INSTRUCTIONS:
**1.** Extract the passage of the ground mats thread between "I don't do agility" and "(Aug 23, 2008)", inclusive, word for word.
**2.** Write the next part of the ground mats thread, picking up right after its final line.

SOURCE TEXT:
○ ○ ○ ○ ○ ○ ○

# ground mats



## Titan1 (Jan 19, 2010)

Okay agility people. Where do I find those mats they put below the kennels outside for agility?


----------



## AmberSunrise (Apr 1, 2009)

http://www.cleanrun.com/index.cfm?fuseaction=category.display&category_ID=199


----------



## Titan1 (Jan 19, 2010)

Sunrise said:


> Clean Run: Ground Covers & Ex Pen Mats


Sharon
You are awesome! Thank you!


----------



## BayBeams (Jan 3, 2010)

I don't do agility but I have found mats at some of the dog show vendors since all our shows are outdoors. Davis is one in our area that sells them. I also found a smaller mat that works well at Cost Plus. I think they only have them seasonally as a summer outdoor mat. I can fit my two 36 inch crates on the mat from Cost Plus.


----------



## sammydog (Aug 23, 2008)

Sunrise said:


> Clean Run: Ground Covers & Ex Pen Mats


This is where I got mine!


----------



## Loisiana (Jul 29, 2009)

○ ○ ○ ○ ○ ○ ○

ROWS:
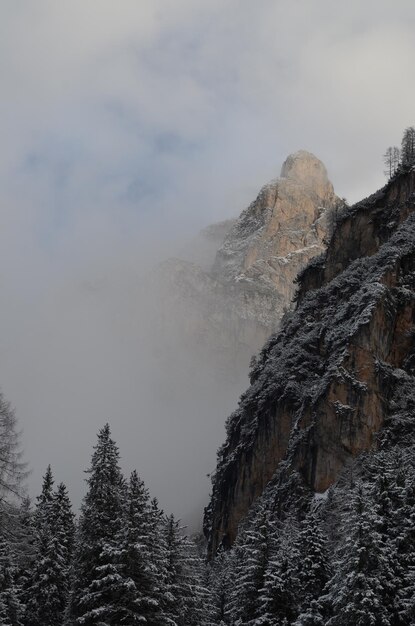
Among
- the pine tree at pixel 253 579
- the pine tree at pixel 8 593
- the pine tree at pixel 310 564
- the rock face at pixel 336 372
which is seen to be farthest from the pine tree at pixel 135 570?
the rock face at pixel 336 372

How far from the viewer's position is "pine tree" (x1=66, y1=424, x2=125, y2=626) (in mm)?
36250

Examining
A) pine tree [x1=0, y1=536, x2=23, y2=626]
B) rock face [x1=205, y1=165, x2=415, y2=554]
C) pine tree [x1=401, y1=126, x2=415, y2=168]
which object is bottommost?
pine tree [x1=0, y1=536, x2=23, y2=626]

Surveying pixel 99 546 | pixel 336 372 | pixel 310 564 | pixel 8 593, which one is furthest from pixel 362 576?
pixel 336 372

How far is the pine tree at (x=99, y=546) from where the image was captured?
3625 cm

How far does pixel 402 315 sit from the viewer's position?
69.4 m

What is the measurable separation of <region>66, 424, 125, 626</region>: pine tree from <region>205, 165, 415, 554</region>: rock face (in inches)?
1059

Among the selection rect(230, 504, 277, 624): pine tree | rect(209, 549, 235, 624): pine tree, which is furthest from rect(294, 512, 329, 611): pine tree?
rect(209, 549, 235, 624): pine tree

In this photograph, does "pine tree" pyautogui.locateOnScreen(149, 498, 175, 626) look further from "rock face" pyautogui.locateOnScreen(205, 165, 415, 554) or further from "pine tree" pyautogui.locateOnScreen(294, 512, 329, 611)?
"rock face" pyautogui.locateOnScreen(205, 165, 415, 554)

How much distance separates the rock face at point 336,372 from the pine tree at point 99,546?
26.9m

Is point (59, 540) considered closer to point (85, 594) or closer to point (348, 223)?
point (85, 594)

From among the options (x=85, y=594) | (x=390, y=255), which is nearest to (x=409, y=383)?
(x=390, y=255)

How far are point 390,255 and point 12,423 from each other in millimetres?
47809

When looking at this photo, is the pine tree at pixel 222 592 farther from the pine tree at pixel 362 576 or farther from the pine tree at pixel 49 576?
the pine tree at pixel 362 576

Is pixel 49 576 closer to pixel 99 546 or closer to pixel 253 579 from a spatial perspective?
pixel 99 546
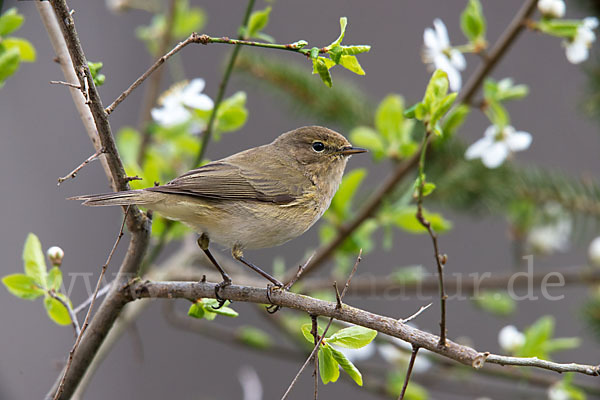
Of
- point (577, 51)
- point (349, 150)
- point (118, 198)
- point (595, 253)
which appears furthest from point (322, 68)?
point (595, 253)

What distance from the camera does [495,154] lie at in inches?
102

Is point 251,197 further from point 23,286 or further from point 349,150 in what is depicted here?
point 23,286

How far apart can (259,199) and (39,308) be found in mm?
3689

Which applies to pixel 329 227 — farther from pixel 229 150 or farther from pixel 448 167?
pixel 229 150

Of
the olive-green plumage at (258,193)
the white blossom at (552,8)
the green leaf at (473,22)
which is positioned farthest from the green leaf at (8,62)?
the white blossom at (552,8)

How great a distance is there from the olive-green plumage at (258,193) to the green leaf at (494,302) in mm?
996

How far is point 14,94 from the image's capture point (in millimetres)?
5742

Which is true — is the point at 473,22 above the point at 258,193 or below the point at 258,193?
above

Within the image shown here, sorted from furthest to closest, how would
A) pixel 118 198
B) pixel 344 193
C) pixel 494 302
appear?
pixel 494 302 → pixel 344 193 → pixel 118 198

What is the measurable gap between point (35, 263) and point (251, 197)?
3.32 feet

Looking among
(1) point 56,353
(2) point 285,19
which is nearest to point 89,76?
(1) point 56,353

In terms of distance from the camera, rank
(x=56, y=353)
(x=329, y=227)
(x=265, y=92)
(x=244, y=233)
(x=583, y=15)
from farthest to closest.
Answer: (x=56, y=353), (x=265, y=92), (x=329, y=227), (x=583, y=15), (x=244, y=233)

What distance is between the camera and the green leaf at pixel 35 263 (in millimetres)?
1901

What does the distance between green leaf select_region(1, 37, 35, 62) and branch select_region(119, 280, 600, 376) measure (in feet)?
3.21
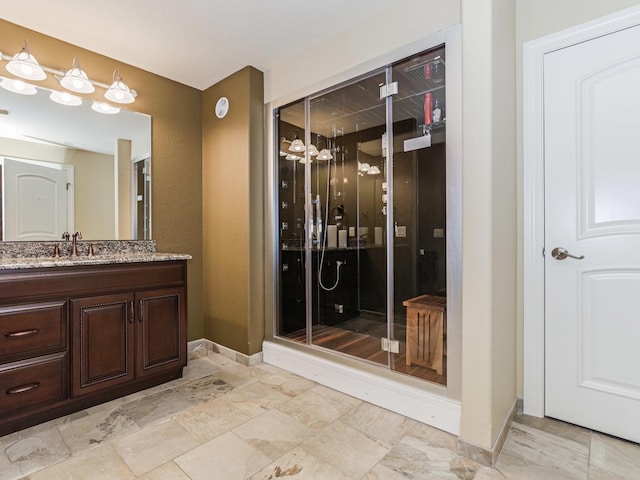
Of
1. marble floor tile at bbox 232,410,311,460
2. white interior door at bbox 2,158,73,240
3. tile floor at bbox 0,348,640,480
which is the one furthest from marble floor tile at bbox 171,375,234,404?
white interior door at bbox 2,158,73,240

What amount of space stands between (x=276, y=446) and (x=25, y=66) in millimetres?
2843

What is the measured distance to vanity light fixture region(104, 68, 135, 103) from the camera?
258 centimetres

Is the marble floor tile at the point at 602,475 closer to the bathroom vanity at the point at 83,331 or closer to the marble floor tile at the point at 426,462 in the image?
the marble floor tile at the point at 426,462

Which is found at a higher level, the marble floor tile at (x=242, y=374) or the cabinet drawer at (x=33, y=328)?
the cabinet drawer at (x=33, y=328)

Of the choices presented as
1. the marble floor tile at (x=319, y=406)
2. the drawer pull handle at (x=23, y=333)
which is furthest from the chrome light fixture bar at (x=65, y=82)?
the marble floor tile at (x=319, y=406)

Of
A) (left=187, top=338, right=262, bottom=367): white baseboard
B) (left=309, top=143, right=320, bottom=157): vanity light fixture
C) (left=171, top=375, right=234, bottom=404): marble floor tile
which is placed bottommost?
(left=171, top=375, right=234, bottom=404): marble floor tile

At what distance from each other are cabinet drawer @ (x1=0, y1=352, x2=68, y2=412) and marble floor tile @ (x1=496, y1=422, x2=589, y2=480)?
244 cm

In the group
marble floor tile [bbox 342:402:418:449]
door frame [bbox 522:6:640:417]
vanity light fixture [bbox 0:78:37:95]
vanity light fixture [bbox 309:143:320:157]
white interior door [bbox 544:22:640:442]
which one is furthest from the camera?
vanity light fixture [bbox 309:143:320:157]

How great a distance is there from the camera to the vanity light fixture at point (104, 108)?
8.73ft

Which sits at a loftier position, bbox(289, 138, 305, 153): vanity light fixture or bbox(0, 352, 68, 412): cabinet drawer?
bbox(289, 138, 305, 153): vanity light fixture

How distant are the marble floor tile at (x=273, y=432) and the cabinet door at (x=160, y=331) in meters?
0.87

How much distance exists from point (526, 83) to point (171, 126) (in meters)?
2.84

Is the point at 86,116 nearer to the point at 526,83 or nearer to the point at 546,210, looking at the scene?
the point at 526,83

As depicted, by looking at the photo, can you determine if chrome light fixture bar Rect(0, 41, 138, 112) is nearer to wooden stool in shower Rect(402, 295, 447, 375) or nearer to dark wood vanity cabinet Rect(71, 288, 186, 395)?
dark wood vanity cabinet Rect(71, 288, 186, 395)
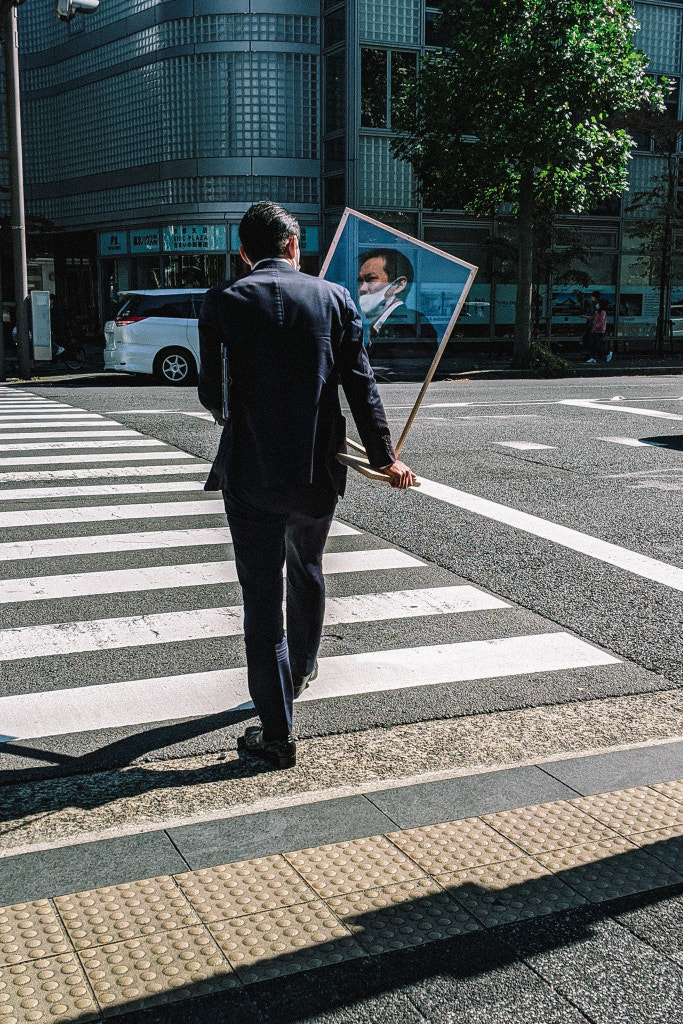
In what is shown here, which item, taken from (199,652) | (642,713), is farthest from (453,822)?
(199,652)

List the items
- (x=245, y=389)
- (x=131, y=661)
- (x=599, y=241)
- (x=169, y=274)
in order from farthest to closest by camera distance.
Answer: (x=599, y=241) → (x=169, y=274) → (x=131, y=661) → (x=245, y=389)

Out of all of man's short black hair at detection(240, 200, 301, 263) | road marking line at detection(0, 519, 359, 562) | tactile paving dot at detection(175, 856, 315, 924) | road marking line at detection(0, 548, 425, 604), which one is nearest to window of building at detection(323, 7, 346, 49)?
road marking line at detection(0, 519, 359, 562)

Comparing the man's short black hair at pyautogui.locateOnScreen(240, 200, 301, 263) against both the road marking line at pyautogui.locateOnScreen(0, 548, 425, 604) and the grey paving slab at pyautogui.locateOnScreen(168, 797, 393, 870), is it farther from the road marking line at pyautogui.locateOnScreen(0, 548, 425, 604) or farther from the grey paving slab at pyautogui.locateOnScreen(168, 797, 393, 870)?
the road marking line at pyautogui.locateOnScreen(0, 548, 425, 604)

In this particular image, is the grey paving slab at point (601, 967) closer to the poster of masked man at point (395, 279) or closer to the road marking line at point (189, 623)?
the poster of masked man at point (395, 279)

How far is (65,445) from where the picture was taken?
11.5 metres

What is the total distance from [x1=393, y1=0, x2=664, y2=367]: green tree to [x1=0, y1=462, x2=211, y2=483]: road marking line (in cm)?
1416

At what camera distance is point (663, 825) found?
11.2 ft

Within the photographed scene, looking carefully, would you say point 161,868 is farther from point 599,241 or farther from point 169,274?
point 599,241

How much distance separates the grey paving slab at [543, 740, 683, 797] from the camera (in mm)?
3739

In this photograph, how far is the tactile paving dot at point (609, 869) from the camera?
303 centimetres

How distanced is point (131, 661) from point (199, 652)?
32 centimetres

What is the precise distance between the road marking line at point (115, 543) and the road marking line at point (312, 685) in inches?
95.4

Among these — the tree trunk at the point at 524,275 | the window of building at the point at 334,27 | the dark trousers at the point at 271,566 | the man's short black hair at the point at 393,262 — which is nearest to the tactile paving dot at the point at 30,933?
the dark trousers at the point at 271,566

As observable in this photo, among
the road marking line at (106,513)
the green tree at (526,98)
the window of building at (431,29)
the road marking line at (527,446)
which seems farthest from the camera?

○ ○ ○ ○ ○ ○ ○

ANSWERS BY TASK:
**1.**
I don't do agility but I have found mats at some of the dog show vendors since all our shows are outdoors. Davis is one in our area that sells them. I also found a smaller mat that works well at Cost Plus. I think they only have them seasonally as a summer outdoor mat. I can fit my two 36 inch crates on the mat from Cost Plus.


----------



## sammydog (Aug 23, 2008)

**2.**
I got mine for a birthday from obedience friends that were tired of sharing their mats with me ROFL. We have to use them when showing on gym floors to protect the floor.


----------



## hawtee (Nov 1, 2006)

I got one from Clean Run and the larger one from Camping World


----------



## FlyingQuizini (Oct 24, 2006)

I think PetEdge.com has them too ... and maybe cheaper than places like Clean Run.


----------



## Titan1 (Jan 19, 2010)

Thanks everyone .. I ordered mine Saturday night and they are already on the way. I was at a show and could not believe what they were asking for them there...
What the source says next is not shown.